G. Don’t break caches
- Vary only on what you must:
Vary: Accept-Encoding
is fine; avoidVary: *
or volatile cookies. - Normalize query strings; strip trackers before cache lookups where allowed.
- Use consistent casing in headers/hosts; cache keys should be stable.
- For APIs, design cacheable GETs with ETags/Last-Modified.
4) A pragmatic 14-day TTFB improvement plan
Day 1–2: Measure & baseline
- RUM dashboard segmented by country/ASN/device; record p50/p95 TTFB.
- Synthetic runs from 5–10 regions: CDN vs origin, HTTP/2 vs HTTP/3, warm vs cold caches.
- Capture server metrics (web workers busy, accept queues, DB p95, cache hit ratio).
Day 3–5: Quick network wins
- Ensure TLS 1.3, resumption, OCSP stapling, and HTTP/2 + HTTP/3 at the edge.
- Fix redirect chains; force canonical routes; enable HSTS.
- Confirm users hit nearest PoP; correct GeoDNS/peering issues with your provider.
Day 6–9: Cache more
- Static assets: long-TTL immutable + hashed filenames.
- HTML for anon users: enable short-TTL caching + stale-while-revalidate.
- Turn on origin shielding; inspect origin hit reduction.
Day 10–12: Origin / app
- Profile app endpoints with high TTFB; add Redis read-through where viable.
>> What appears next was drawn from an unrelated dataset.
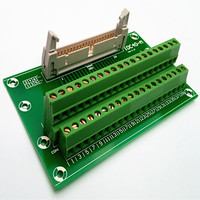 IDC40 2x20 Pins 0 1 Male Header Breakout Board Terminal Block Connector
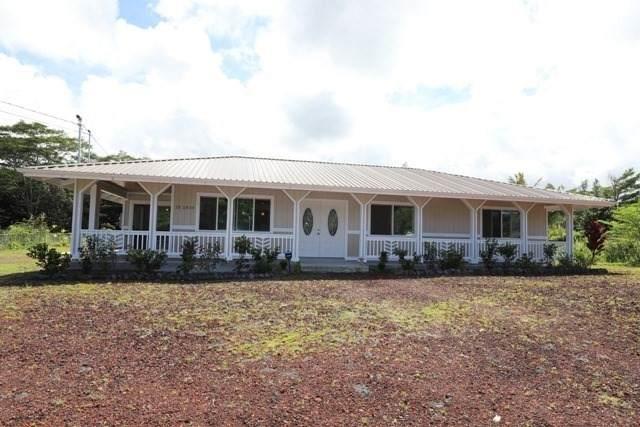 15-1834 18TH AVE (MAIA), Keaau, HI 96749 (MLS #649053) :: Corcoran Pacific Properties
- Fix top slow queries; add missing indexes; lift connection pool caps if queueing.
- Tune PHP-FPM/Node/JVM pools to avoid both thrash and starvation.
Day 13–14: Guardrails
- Add autoscaling triggers on p95 latency & queue depth.
- Add SLO alerts: TTFB p50/p95 per main geos; synthetic canary checks for login/checkout.
Re-measure; expect p50 drop and smaller p95 gap. Iterate on the worst geos/ASNs.
5) Special cases
- E-commerce & personalization: cache category/listing pages fully; for PDP add fragment cache for reviews/recommendations; push cart/account data via client fetch.
- APIs: implement ETag/If-None-Match,
Cache-Control: public, max-age
where safe; coalesce duplicate backend requests at the edge (request collapsing). - Serverless: use provisioned concurrency for hot paths; move auth/session validation to edge when possible.
6) Validation: did it work?
- Graphs: TTFB p50/p95 per region before/after; cache hit ratios; origin requests per 1k hits; DB p95.
- Tail reduction: p95/p99 improvement is often worth more than a small p50 drop.
- User outcomes: LCP improvement, conversion/engagement, crawl rate (for SEO-sensitive sites).
7) Common pitfalls that inflate TTFB
- Accidentally disabling CDN cache for HTML via set-cookies or overly broad
Vary
. - Per-user cache keys (cookie explosion) killing hit ratio.
- Redirect chains for locale or A/B experiments.
- Serverless cold starts on peak traffic.
- DB connection pools too small (queueing) or too large (thrash).
- Edge → origin fan-out without shielding.
FAQ
Is TTFB the same as LCP?
No. TTFB ends at the first byte; LCP measures when the largest above-the-fold element renders. Lower TTFB generally helps LCP but they’re distinct.
Can HTTP/3 alone fix poor TTFB?
It can shave handshake/transport overhead and improve loss recovery, especially on mobile/wifi, but application and origin latency still dominate dynamic pages.
What’s a “good” TTFB target?
Aim for ≤ 200–300 ms p50 in-region and ≤ 500–700 ms intercontinental; keep p95 within ~2–3× p50. Targets depend on product and audience.
Does caching HTML hurt personalization/analytics?
Not if you split public content (cacheable) and private bits (hydrated client-side or served as edge fragments). Avoid per-user cache keys unless necessary.
Why did my TTFB worsen after adding a WAF/CDN?
Usually mis-routing (wrong PoP/GeoDNS), disabled cache, or extra redirects. Validate POP proximity, cache rules, and TLS/HTTP versions.
Bottom line
TTFB is a composite metric: network + TLS + server + app. The fastest path to better TTFB is a good edge (HTTP/2/3, TLS 1.3, shielding, smart caching) plus a disciplined origin (pooling, DB/indexes, fragment caching). Measure from the user’s perspective, attack tail latency, and iterate region-by-region.